Babe’s poutine is three simple ingredients with layers of flavor.
- Potatoes: The French fries must be thick cut, about a quarter inch, with the skin on, fresh from the knife to the fryer.
- Curds: No cheese sauce, here. Poutine requires lumps of cheese curds, a firm, fresh-made cheese that sort-of squeaks when you bite into it, where it gets its nickname as “squeaky cheese.” The curds have to be firm enough to stand up to the hot gravy. Babe gets its curds from Wisconsin after talks of a U.S. tariff on Canadian cheese has bumped up prices.
- Gravy: Babe’s buys an entire heritage-breed hog weekly. They use the meat to make things like house-cured sausages (fennel with cranberries is a favorite), bacon (coffee rubbed or smoked with herbs de Provence) and a seasoned, roasted pork they use in sandwiches like an Italian pork roll au jus and a killer Cuban sandwich. The stock from those roasts, heightened with Italian seasonings of Melanie’s youth, is what they use to make the house gravy.
Scoop the hot fries into a bowl. Top with cheese curds firm enough to stand up to heat. (They shouldn’t melt on contact.) And top with a gravy hours in the making.
Don’t even try to eat it with your hands.
“You need a fork,” Melanie said. “Some people slurp the gravy at the bottom. It’s really hard to share a poutine — unless you know that person very well.”
Loyalists are lining up for it, even as Babe’s market is still making a name for itself after opening in May. The Schoendorfers were well known at farmers markets, and at Joanna’s Market, where Melanie worked for 10 years, making her sausage for Babe’s after hours in the kitchen. She was getting so good that her husband of 14 years joked she was becoming “Babe Froman, the sausage queen of Miami,” a riff on a joke in the movie “Ferris Bueller’s Day Off.”

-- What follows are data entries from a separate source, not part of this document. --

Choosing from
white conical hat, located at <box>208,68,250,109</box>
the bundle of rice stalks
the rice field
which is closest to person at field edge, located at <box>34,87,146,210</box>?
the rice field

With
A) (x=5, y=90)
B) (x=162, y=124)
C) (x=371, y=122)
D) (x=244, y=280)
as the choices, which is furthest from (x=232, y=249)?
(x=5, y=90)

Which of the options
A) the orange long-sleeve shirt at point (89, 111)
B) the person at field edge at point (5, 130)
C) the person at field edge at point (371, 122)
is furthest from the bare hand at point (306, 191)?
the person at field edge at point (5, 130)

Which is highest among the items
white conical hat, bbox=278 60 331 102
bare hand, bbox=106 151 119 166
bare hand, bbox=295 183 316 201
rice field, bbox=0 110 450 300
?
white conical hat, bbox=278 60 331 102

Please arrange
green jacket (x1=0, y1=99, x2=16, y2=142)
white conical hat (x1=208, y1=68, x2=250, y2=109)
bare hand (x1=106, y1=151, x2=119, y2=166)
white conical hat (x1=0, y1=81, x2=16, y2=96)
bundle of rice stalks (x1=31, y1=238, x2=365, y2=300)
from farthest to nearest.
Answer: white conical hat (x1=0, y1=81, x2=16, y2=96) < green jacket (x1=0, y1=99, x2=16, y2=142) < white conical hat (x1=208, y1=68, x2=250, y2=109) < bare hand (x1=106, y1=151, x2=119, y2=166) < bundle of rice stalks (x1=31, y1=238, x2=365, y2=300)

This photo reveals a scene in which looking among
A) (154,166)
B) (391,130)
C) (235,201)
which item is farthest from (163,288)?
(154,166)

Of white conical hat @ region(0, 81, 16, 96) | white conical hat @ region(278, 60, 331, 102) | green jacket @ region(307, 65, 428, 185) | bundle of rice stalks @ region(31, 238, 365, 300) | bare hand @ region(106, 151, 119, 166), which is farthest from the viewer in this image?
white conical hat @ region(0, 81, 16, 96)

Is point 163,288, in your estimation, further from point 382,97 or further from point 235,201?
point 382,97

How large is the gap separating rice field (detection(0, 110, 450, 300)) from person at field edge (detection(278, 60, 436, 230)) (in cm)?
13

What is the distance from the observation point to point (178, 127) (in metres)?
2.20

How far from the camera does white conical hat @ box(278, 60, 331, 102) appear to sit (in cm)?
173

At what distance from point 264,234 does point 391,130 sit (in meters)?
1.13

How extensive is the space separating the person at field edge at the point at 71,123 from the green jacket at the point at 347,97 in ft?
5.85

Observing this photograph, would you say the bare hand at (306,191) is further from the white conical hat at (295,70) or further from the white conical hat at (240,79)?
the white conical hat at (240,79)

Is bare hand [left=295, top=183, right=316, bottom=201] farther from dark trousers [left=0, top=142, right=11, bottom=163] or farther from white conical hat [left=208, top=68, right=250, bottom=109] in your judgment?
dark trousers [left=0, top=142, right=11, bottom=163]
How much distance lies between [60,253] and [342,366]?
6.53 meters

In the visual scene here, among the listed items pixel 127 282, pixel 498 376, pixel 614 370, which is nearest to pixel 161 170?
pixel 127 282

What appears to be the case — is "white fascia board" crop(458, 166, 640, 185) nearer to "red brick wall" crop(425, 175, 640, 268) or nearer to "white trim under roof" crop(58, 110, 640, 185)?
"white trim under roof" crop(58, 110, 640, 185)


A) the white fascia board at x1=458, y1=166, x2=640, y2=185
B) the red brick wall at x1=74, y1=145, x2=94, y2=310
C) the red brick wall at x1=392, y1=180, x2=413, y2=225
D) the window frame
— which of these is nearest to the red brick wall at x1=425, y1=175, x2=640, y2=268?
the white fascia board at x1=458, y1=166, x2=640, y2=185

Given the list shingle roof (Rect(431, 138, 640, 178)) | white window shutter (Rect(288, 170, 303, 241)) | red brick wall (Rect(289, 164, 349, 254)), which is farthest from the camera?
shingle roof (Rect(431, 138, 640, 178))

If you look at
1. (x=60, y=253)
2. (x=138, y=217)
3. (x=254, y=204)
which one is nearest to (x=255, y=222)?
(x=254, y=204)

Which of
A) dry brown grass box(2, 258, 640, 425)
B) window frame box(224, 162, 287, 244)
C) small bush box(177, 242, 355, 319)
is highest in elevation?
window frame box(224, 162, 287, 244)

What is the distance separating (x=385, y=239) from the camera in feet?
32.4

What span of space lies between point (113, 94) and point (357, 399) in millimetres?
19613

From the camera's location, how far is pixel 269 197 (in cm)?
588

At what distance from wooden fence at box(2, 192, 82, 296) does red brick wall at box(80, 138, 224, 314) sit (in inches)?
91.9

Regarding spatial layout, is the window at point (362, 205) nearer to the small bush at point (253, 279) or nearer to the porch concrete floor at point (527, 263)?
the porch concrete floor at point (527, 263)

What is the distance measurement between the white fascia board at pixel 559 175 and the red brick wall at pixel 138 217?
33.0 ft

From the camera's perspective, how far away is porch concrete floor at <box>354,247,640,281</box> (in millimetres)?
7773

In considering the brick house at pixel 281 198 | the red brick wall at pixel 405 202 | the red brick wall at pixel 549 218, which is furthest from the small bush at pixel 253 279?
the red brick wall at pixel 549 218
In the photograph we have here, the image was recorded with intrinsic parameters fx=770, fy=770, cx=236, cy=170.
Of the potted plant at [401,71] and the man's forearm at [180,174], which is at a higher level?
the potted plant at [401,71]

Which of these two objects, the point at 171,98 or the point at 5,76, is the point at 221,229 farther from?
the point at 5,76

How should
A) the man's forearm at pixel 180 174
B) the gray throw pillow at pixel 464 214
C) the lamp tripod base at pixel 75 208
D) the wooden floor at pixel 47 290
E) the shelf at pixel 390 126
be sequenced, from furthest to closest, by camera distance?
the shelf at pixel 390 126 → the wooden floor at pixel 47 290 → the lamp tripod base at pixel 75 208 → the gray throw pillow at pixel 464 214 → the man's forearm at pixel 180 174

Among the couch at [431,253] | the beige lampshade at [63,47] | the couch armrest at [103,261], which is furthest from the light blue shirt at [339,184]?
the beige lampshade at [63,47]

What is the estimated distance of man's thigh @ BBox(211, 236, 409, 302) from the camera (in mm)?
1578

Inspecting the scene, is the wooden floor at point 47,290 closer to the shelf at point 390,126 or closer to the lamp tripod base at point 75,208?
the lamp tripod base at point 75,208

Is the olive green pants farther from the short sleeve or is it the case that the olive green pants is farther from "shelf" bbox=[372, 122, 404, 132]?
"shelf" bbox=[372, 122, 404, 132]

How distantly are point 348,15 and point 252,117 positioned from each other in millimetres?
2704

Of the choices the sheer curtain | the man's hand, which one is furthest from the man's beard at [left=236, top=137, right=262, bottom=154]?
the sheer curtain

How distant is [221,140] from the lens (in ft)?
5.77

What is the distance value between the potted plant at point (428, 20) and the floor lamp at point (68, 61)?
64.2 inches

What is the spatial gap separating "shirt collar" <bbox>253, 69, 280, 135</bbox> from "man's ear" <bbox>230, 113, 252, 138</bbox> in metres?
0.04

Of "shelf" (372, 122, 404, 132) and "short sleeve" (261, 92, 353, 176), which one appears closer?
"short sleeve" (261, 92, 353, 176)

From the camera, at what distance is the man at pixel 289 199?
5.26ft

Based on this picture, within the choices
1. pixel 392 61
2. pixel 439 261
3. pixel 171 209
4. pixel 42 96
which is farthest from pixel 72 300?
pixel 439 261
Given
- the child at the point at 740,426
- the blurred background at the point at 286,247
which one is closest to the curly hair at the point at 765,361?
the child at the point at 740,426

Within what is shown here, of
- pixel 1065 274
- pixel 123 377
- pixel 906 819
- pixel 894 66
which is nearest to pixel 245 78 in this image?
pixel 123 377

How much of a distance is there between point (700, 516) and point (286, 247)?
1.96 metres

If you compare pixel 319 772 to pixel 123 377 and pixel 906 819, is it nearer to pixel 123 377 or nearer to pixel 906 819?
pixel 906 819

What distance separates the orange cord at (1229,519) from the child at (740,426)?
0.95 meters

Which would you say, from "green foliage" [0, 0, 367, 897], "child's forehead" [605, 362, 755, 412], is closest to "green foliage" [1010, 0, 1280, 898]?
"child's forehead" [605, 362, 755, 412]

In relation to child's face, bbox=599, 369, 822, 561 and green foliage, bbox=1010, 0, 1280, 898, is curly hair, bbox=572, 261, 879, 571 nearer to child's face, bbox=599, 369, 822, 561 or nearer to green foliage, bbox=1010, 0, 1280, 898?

“I wanted to eat it and I couldn’t find it anywhere else,” she said. “We do this because this is stuff we want to eat.”
People are noticing. In a span of half an hour on a recent Sunday, regulars (including ESPN senior investigative journalist and Pulitzer Prize winner Don Van Natta) and three separate groups of first timers crowded the 1,000 square-foot shop. Among them was Dean Ziff, son of the late Sunglass Hut founder Sanford Ziff, who drove 15 miles from Brickell with his son, after a round of tennis to buy steak for a cookout.
“You want to support a local shopkeeper whenever they’re good — and return and return,” Dean Ziff said.
Babe’s poutine grabbed Matthew and Dana March’s attention, after moving to Miami from Chicago, north enough that they were enamored with poutine. They ordered it out of nostalgia along with a pair of sandwiches.
“We were excited to see poutine on the menu in Miami. Thought maybe it would be too heavy on a hot, humid day, but it wasn’t. The gravy was light and the fries and curds were perfect,” Matthew March said. “It was a great addition to our amazing sandwiches.”
Poutine is not flashy. It’s not made for Instagram and it doesn’t photograph well. It’s mostly a yellow dish covered in brown sauce. But brown food — Italian Sunday gravy, Cuban picadillo, Indian masala curry — gets a bad rap.
Brown is the color of hours of flavors stewing together to create layers of taste. Brown is the color of love. And that love is why Melanie Schoendorfer makes it.
“I’ll say it: Our poutine is as good as anything you can get in Canada,” she said, “if not better.”